Mais ne cédons pas à l’extrême inverse. Des vidéos tournent sur les réseaux sociaux de groupuscules « anti-masque » qui poussent à la rébellion. « Ne portez pas le masque, on vous enlève le droit de respirer. Respirer est un droit fondamental, c’est de la maltraitance, rebellez vous ! »
Quelle erreur de la part des adultes que de réagir dans cette impulsivité !
Sous couvert de la bienveillance, on en oublie ici la valeur fondamentale du respect du cadre, des limites, des règles qui sont posées pour notre sécurité et notre protection individuelle et collective. L’enfant est alors pris en otage dans un conflit de loyauté insupportable. Comment grandir et se sentir en sécurité si les adultes deviennent non congruents entre eux et expriment tant de messages paradoxaux ?
La bienveillance ne doit pas rimer avec dérogation à la règle, c’est dangereux pour tous.
Nous parlons en psychologie de fermeté bienveillante. Il ne s’agit pas de céder mais d’accompagner les émotions de l’enfant pour qu’il puisse s’adapter, faire avec ce masque. Ni imposer la règle sans écoute de l’autre ni céder à l’annulation de la règle. C’est cette voix du milieu qu’il nous faut chercher ensemble, en cohérence.
Je peux pas, j’ai masque !
Une autre peur pointe son nez face à ce nez justement qu’il nous faut masquer…
Utiliser ce masque comme stratégie d’évitement…
« Je ne peux pas madame c’est à cause du masque ! Je n’arrive pas à me concentrer c’est à cause du masque… je ne peux pas bien écouter, bien apprendre, bien comprendre… je ne peux pas bien travailler à cause de ce masque »

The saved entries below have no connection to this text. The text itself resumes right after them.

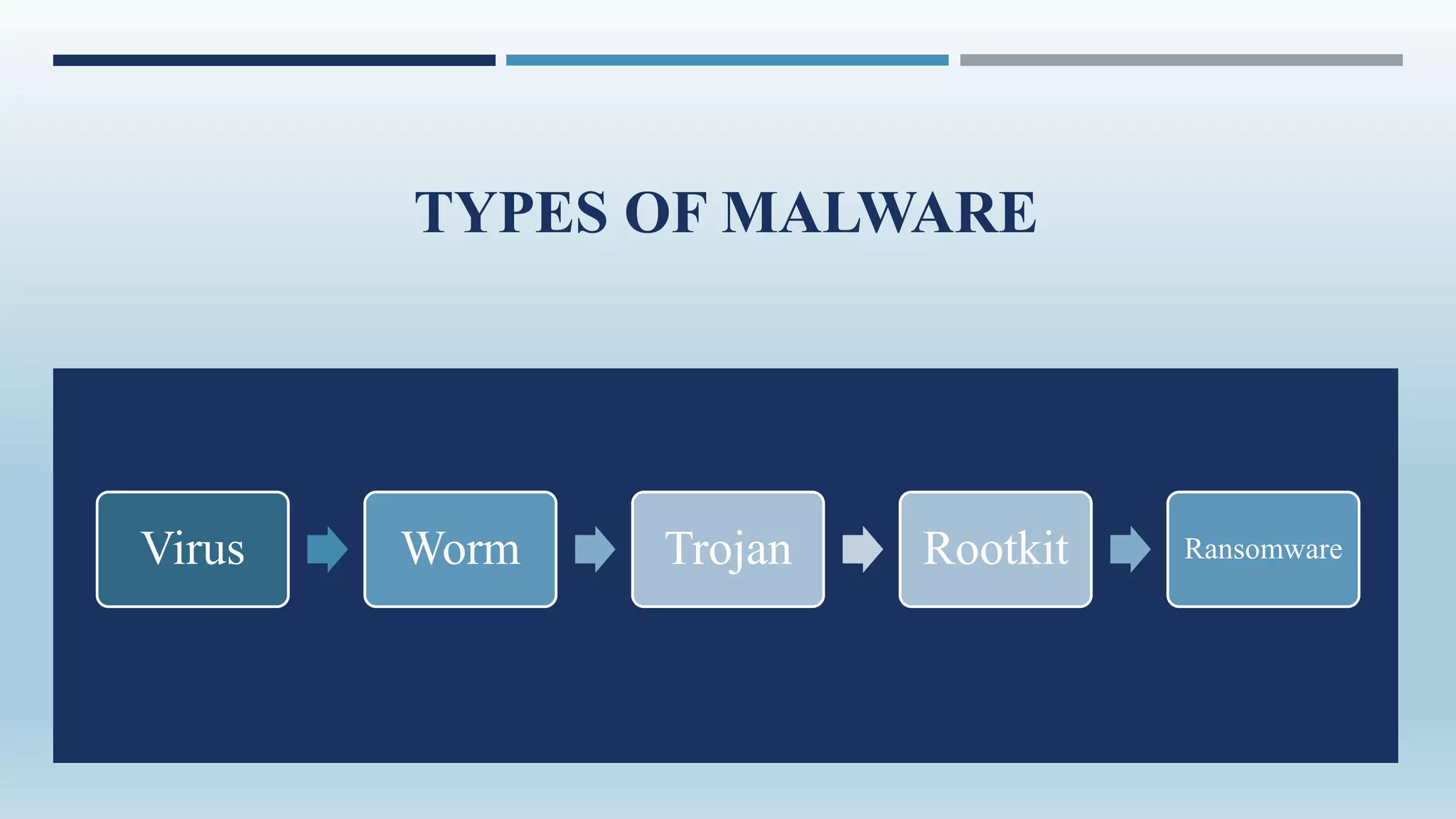 TYPES OF MALWARE

Virus

Worm

Trojan

Rootkit

Ransomware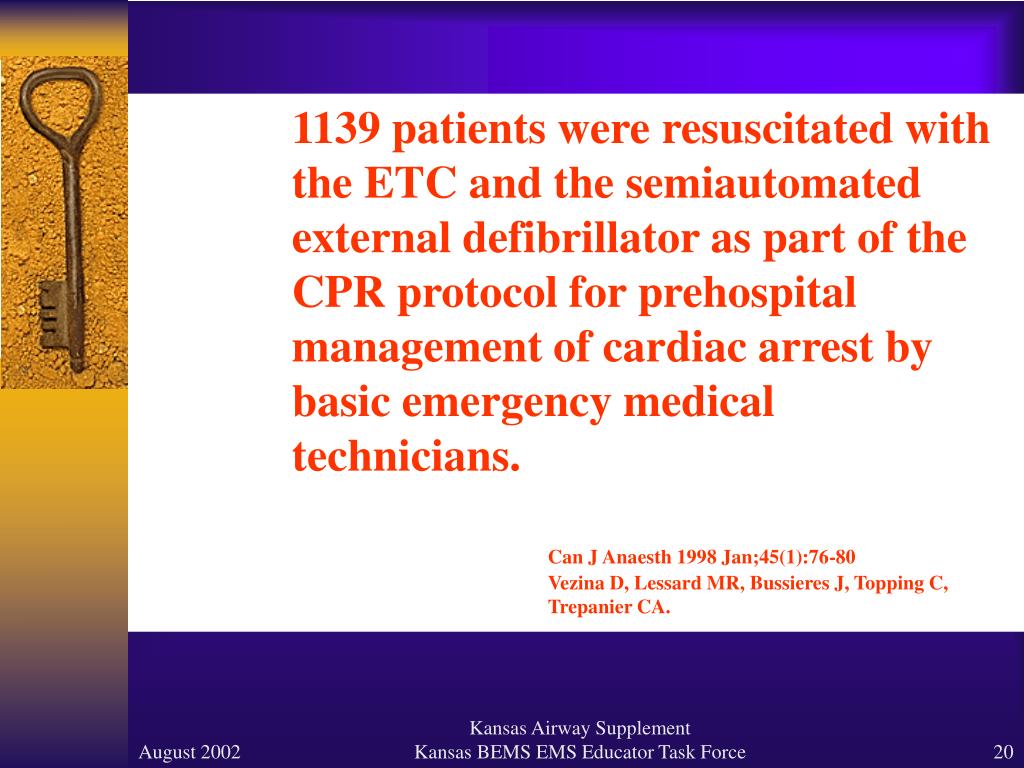 1139 patients were resuscitated with the ETC and the semiautomated external defibrillator as part of the CPR protocol for prehospital management of cardiac arrest by basic emergency medical technicians.

Can J Anaesth 1998 Jan;45(1):76-80
Vezina D, Lessard MR, Bussieres J, Topping C, Trepanier CA.

August 2002

Kansas Airway Supplement
Kansas BEMS EMS Educator Task Force

20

Quelle formidable stratégie d’évitement que l’on vient d’offrir à nos enfants ! Ce masque va devenir le responsable de la difficulté scolaire de nos enfants et hop, voilà une pirouette assurée pour se déresponsabiliser et attribuer à ce facteur extérieur toutes les causes de nos difficultés internes.

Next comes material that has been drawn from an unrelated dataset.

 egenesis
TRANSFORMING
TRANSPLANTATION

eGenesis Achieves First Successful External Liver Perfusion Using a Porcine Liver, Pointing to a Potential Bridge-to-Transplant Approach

C’est exactement la même situation que pour d’autres stratégies d’évitement. Souvent nous entendons de la part des parents ou des profs « il se cache derrière sa dyslexie, son HP, son TDA/H… Il s’en sert comme d’une arme puissante pour ne rien faire »
Oui les troubles des apprentissages peuvent servir de stratégie d’évitement à nos enfants… alors nous avons tendance à vouloir prendre directement la posture inverse et oublier les particularités ou les troubles « je m’en fiche de ton trouble, travaille ! » mais c’est une erreur… car le trouble existe quand même et freine vraiment l’enfant dans ses apprentissages.

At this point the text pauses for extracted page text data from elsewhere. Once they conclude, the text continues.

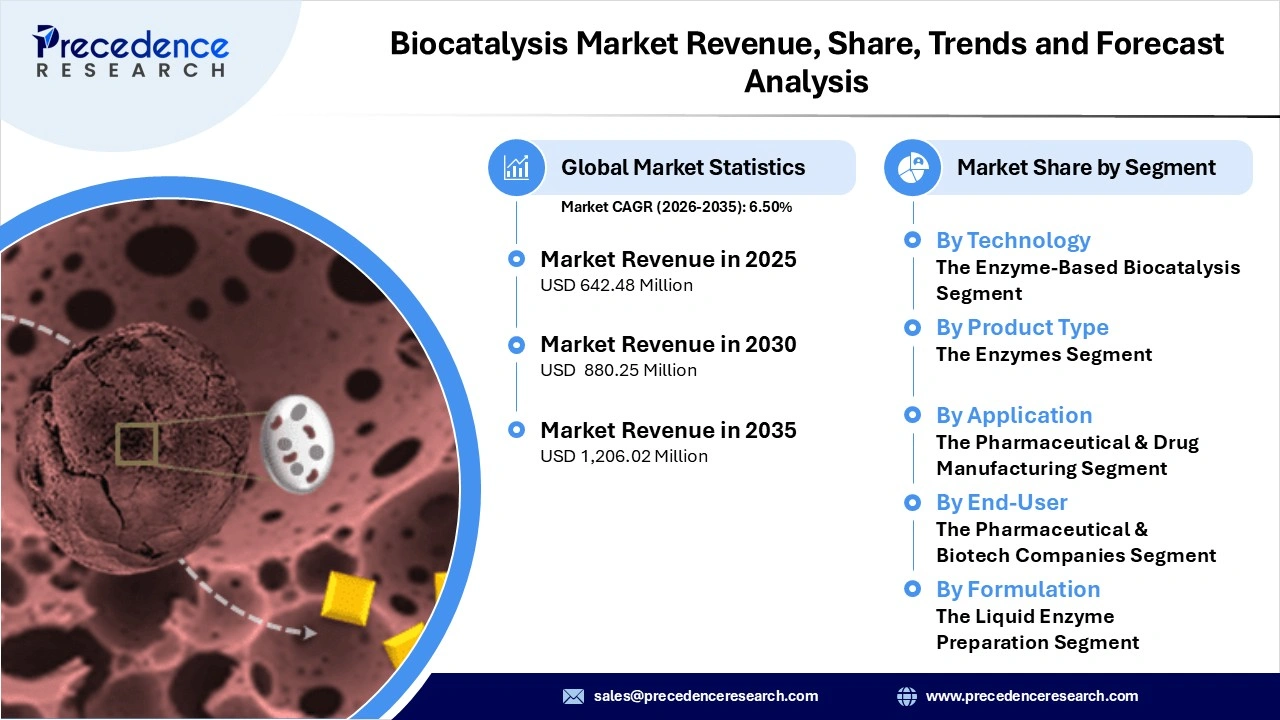 Precedence RESEARCH

Biocatalysis Market Revenue, Share, Trends and Forecast Analysis

Global Market Statistics

Market CAGR (2026-2035): 6.50%

Market Revenue in 2025
USD 642.48 Million

Market Revenue in 2030
USD 880.25 Million

Market Revenue in 2035
USD 1,206.02 Million

Market Share by Segment

By Technology
The Enzyme-Based Biocatalysis Segment

By Product Type
The Enzymes Segment

By Application
The Pharmaceutical & Drug Manufacturing Segment

By End-User
The Pharmaceutical & Biotech Companies Segment

By Formulation
The Liquid Enzyme Preparation Segment

sales@precedenceresearch.com

www.precedenceresearch.com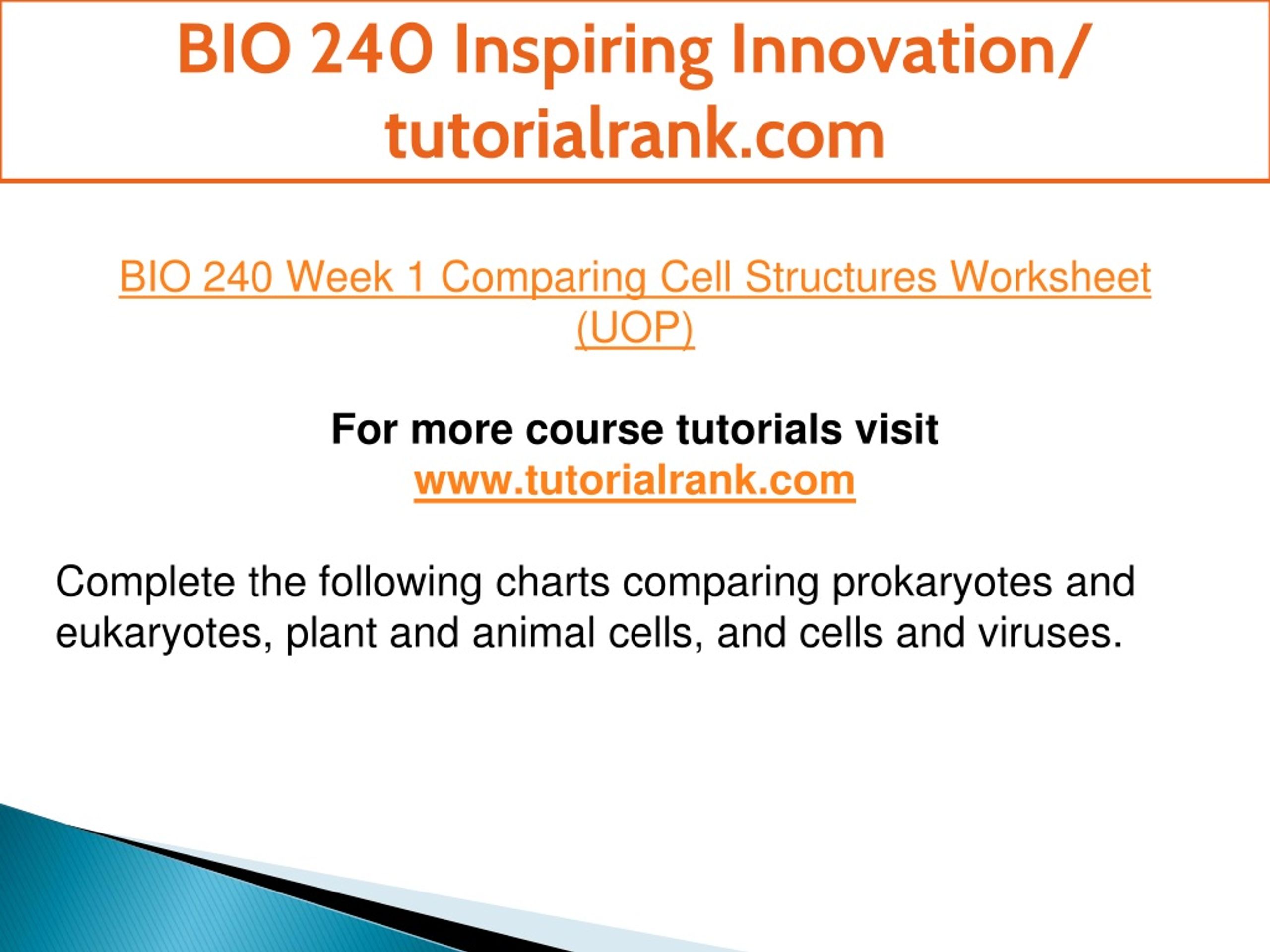 BIO 240 Inspiring Innovation/ tutorialrank.com

BIO 240 Week 1 Comparing Cell Structures Worksheet (UOP)

For more course tutorials visit
www.tutorialrank.com

Complete the following charts comparing prokaryotes and eukaryotes, plant and animal cells, and cells and viruses.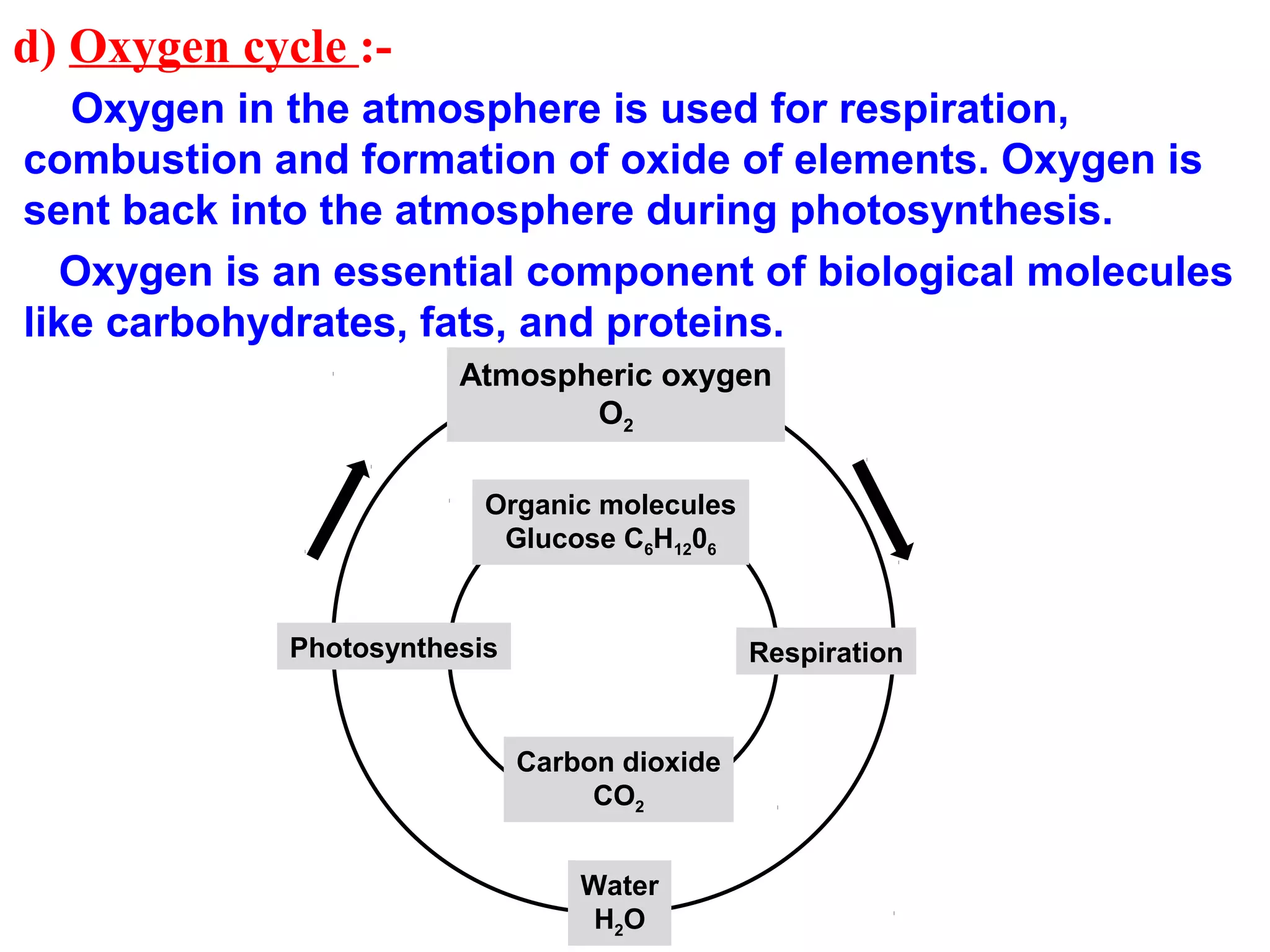 d) Oxygen cycle :-

Oxygen in the atmosphere is used for respiration, combustion and formation of oxide of elements. Oxygen is sent back into the atmosphere during photosynthesis.

Oxygen is an essential component of biological molecules like carbohydrates, fats, and proteins.

Atmospheric oxygen $O_2$

Organic molecules Glucose $C_6H_{12}0_6$

Photosynthesis

Respiration

Carbon dioxide $CO_2$

Water $H_2O$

Comme ce masque… il vient vraiment perturbé l’enseignement et l’apprentissage.
Comment bien faire la part entre la stratégie d’évitement et les réelles difficultés de l’enfant ?
Ici aussi, convoquons notre bienveillance…
Se cacher derrière son masque. Oui c’est de l’évitement. Mais là où il y a évitement, il y a difficulté. On se masque et on évite parce qu’une peur taraude. Bienveillance et empathie seront nécessaires pour faire émerger cette peur, pour l’écouter et la comprendre. Prendre ce comportement de front, tenter d’annuler la stratégie d’évitement sans considérer la peur qui rode derrière n’apportera qu’amplification de l’évitement, verrouillage, silence ou opposition.
Replacer la bienveillance au creux de notre rapport à nous même et au monde est en effet essentiel aujourd’hui pour nous, pour nos enfants, pour l’évolution de notre société. Prenons le temps d’éclairer cette valeur, de nous l’approprier, de l’incarner.
La bienveillance nous invite à prendre soin de nos émotions pour mieux prendre soin de celles des autres.
A l’heure où l’hygiène sanitaire prend une place considérable dans nos vies, éduquons également à une meilleure hygiène émotionnelle pour notre évolution tant en terme individuel, que familial, groupal ou sociétal.